Il ne fallut à notre renégate que quelques miles pour atteindre une forêt mixte d’épicéas et d’aulnes. Le sol était maintenant délavé et cendreux, typique des climats froids et humides qu’on trouvait au nord de Dhak. A mesure qu’elle poursuivait sa route, la jeune femme passait au-devant de tourbières mousseuses, plus ou moins étendues. Sa connaissance des essences de bois présentes et ce paysage si singulier ne pouvaient pas la tromper. Plus loin, un arbre portait des marques de griffures assez profondes à hauteur d’homme. A présent, Rhiannon n’aurait pas d’autre choix que d’avancer, car plus aucune route ne serait sûre désormais. Rester en selle en silence et maintenir le cap étaient dorénavant les seules choses à faire.

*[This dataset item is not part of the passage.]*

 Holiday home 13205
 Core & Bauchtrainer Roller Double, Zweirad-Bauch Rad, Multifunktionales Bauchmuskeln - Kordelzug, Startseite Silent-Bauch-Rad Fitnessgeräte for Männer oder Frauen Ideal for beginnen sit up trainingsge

Sans prévenir, la jument de Rhiannon fit bouger sa tête d’un côté, puis de l’autre. La cavalière tenta de calmer l’animal d’une main douce, mais dût tirer de toutes ses forces sur les rênes, pour détourner sa jument d’une femme en fourrure couleur fauve dressée devant elle. Le temps de se retourner, un homme, habillé de la même étole, leur barra la route, mais Rhiannon n’hésita pas une seconde à se ruer sur lui et à l’expédier violemment au galop sur le côté. La femme en fourrure revint à la charge, et Rhiannon hurla à sa jument d’accélérer. Quelques instants plus tard, l’animal se prit les pieds dans un fil de fer tendu entre deux arbres. Les deux membres postérieurs touchés, la jument tomba à la renverse, projetant Rhiannon un peu plus loin. Les muscles raidis et la respiration coupée par l’impact, Rhiannon toussa grassement sur le sol, avant de porter un regard vers sa jument qui tentait tristement de se relever avec sa jambe droite, à la chair arrachée jusqu’à l’os.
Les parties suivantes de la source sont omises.